You shouldn’t be ecstatic about groceries, but here we are. I’m 35 and have three kids and I’ve been inside my house for eleventybillion days. I giggled when I saw Swiss chard. I’m sick of my own cooking, sick of the easy recipes I have time for and sick of cleaning up after the more elaborate recipes that taste good but wear me out (our dishwasher is still broken by the way). There were some luxury items on my list, like the burrata I used for spinach pesto pasta last night. But also, the bundles of spinach were a luxury in themselves because none of the leaves were slimy.

When I get excited about produce and more unique products, I don’t shop like a minimalist. It’s especially hard when making a list online and trying to scroll through to figure out if I’ve assembled full meals or a random hodgepodge. I see something I haven’t been able to get for months and add it to my cart without thinking about how that ingredient will fit into the week’s dinners. Sometimes it creates waste, and I haven’t figured out how to use my Persian cucumber before it turns to mush, but often I end up getting creative and trying new things. Crap, I’m about to lose this spendy cucumber…maybe I can make a quick pickle?

My kitchen is not minimal. I use it all day every day and I use nearly everything in it on a weekly or at least monthly basis. The kitchen is one of the only places I allow “just in case” items, because there are so many dishes that can only be made with a special tool or dish, and if I get the opportunity to make something delicious, I don’t want to skip it because I didn’t have a tart pan with a removable edge.

I think of these tools like my husband’s video games — he can’t play them all every day, but if one day his son expresses an interest in an OG game like Pong, he’s going to want to be able to pull that out and set it up for his kid. I don’t make many bundt cakes, but when my daughter was having a breakdown because she found out it wasn’t her birthday, I had that pan to solve a problem in a pinch. You can’t make a bundt cake without a bundt pan, and in an emergency a bundt can pass for a dress/crown and cheer up your three year old. My husband said it looked like a Simpson’s donut, so really it’s the solution to all life’s problems.

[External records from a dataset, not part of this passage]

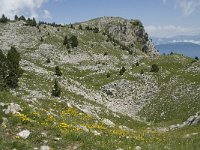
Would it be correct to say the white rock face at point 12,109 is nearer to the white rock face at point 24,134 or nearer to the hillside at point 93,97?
the hillside at point 93,97

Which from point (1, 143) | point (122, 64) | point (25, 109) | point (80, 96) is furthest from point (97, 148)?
point (122, 64)

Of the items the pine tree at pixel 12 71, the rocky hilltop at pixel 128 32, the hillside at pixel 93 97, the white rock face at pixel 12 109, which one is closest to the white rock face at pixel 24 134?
the hillside at pixel 93 97

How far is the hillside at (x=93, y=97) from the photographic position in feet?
70.0

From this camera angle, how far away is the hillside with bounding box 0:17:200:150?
70.0ft

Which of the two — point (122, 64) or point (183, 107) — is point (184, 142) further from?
point (122, 64)

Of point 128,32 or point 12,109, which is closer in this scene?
point 12,109

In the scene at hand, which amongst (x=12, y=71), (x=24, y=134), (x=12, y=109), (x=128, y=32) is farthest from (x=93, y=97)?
(x=128, y=32)

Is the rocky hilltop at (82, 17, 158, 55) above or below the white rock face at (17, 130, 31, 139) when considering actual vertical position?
above

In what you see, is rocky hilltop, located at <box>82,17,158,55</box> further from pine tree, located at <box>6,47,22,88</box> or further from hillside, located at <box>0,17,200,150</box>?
pine tree, located at <box>6,47,22,88</box>

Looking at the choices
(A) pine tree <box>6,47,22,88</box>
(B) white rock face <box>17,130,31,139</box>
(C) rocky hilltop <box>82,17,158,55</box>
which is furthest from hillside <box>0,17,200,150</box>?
(C) rocky hilltop <box>82,17,158,55</box>

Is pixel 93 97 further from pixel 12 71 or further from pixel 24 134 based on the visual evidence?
pixel 24 134

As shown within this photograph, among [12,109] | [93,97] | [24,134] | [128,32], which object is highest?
[128,32]

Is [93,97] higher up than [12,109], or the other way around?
[12,109]

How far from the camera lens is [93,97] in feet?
184
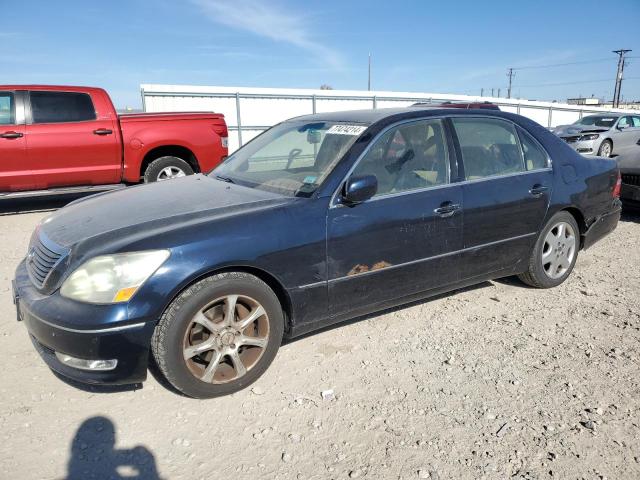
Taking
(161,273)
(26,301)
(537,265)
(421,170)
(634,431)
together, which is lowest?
(634,431)

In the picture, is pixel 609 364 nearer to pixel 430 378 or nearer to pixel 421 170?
pixel 430 378

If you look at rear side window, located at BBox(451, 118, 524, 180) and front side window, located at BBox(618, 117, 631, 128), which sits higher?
front side window, located at BBox(618, 117, 631, 128)

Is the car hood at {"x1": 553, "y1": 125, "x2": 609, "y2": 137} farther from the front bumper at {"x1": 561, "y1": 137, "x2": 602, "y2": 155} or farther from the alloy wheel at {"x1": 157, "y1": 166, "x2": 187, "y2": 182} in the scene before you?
the alloy wheel at {"x1": 157, "y1": 166, "x2": 187, "y2": 182}

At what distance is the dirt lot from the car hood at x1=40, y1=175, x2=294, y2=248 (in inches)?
37.6

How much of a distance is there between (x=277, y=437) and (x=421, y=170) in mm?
2060

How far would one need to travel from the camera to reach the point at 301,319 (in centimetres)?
303

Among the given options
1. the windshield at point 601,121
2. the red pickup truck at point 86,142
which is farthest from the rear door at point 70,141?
the windshield at point 601,121

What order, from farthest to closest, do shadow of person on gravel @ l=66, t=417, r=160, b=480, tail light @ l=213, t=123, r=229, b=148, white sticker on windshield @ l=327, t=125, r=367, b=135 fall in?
tail light @ l=213, t=123, r=229, b=148 < white sticker on windshield @ l=327, t=125, r=367, b=135 < shadow of person on gravel @ l=66, t=417, r=160, b=480

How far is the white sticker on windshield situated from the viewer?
11.1ft

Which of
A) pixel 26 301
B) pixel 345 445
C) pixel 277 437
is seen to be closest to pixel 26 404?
pixel 26 301

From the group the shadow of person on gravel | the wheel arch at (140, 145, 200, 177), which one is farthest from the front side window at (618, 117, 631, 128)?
the shadow of person on gravel

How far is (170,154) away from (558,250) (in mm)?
6135

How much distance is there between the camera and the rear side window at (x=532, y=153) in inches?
160

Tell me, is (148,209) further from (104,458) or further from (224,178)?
(104,458)
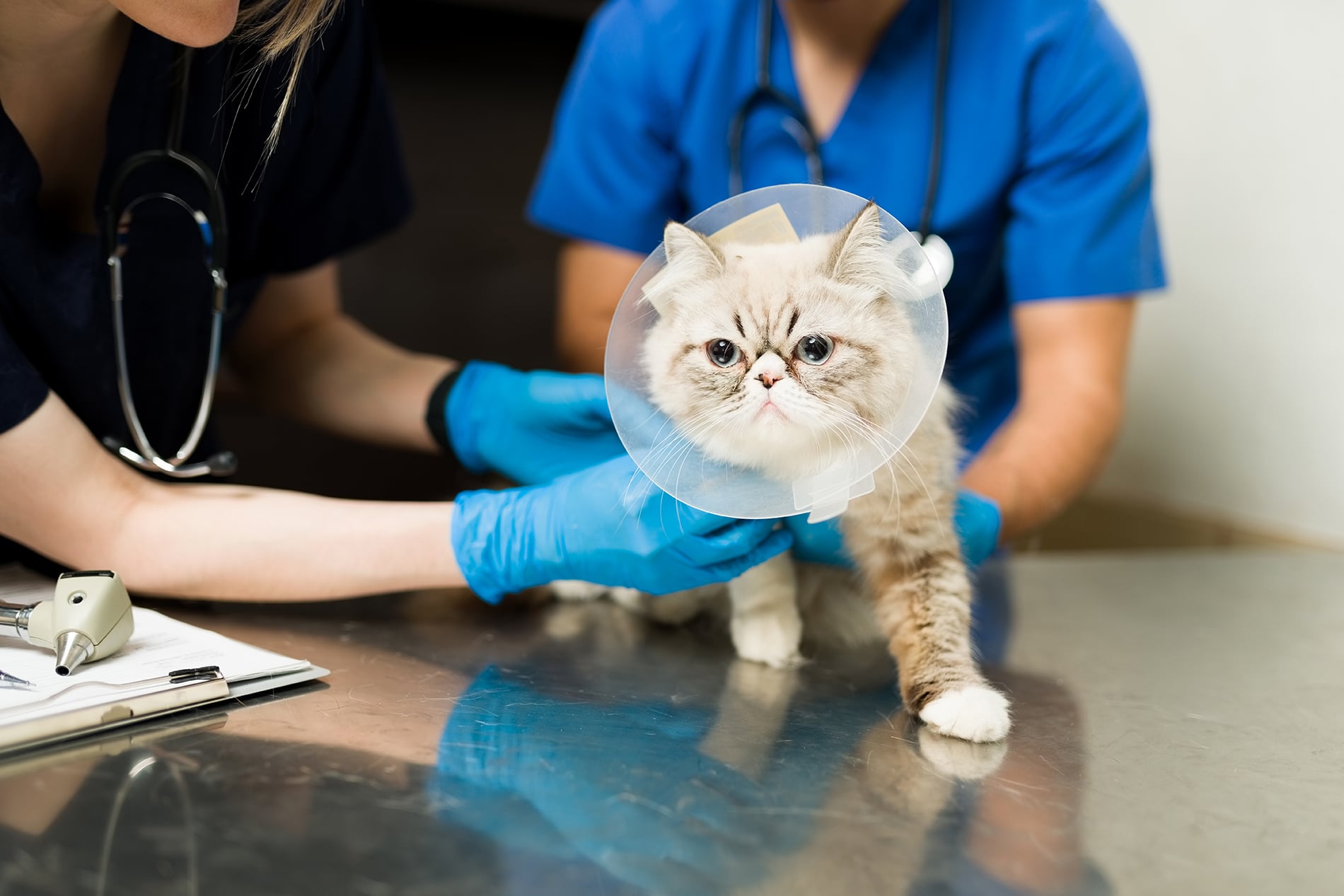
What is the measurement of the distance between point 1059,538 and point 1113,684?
146 cm

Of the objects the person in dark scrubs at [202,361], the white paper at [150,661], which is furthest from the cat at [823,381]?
the white paper at [150,661]

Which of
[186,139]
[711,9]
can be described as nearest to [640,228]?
[711,9]

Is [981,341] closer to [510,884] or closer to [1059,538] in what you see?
[1059,538]

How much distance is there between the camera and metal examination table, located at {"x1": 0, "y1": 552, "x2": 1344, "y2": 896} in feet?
2.16

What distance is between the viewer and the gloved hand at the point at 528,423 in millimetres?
1328

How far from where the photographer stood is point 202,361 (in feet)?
4.56

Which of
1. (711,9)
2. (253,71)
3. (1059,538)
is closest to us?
(253,71)

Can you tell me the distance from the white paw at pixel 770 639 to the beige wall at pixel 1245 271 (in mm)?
1409

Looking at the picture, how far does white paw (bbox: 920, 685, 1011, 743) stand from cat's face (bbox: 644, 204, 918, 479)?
25cm

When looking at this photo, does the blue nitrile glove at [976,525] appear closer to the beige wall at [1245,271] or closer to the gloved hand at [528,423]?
the gloved hand at [528,423]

I’m a minimalist in pretty much every other area, apart from my overuse of descriptive words in fiction writing, so although my kitchen cupboards are full, I need all those things.

Except maybe the fondue pot, which we absolutely never use. But then how will we eat fondue?

Spinach Pesto Pasta

Olive oil – for cooking and a nicer extra virgin for the sauce

2 bunches of baby spinach – washed and shaken dry

2 cloves garlic – smashed with a knife and peeled

1 shallot – sliced

zest from 1 lemon

5 basil leaves

1/3 c parmesan

pinch red pepper flakes

salt

pepper

1 box pasta

optional burrata

  1. If you’re using burrata, take it out of the fridge to warm up before doing anything else.
  2. Pretend you’re making sauteed spinach. Heat a little olive oil on medium high heat and toss in the garlic cloves and shallot to cook until soft. Throw in the spinach. No need to remove the stems or get it bone dry, the moisture will help it cook. Once it’s all wilted but still bright green, put everything in a fine mesh strainer to drain. Press gently to remove extra moisture.
  3. Put the spinach mixture in a blender with basil, grated parmesan, lemon zest, red pepper flakes, salt, and a little pepper — all ingredients easily modified to your preference. You could also add pine nuts or walnuts, or even soaked cashews, to make it nutty like traditional pesto. Soaked cashews will also make it taste cheesy if you are vegan and want to skip the parmesan.
  4. Blend it until smooth, streaming in a good grassy olive oil to combine if it’s not saucy enough. Taste for seasoning and adjust.
  5. Boil pasta in salted water – I used fettuccini. I like a long noodle for this, but something sturdy. Reserve cup of pasta water before you drain.
  6. Toss hot pasta with the pesto, and if it’s too thick add some pasta water. I topped mine with burrata, but you could skip it or substitute with goat cheese, feta, or even crisped bacon. Sprinkle with a pinch of red pepper flakes and serve.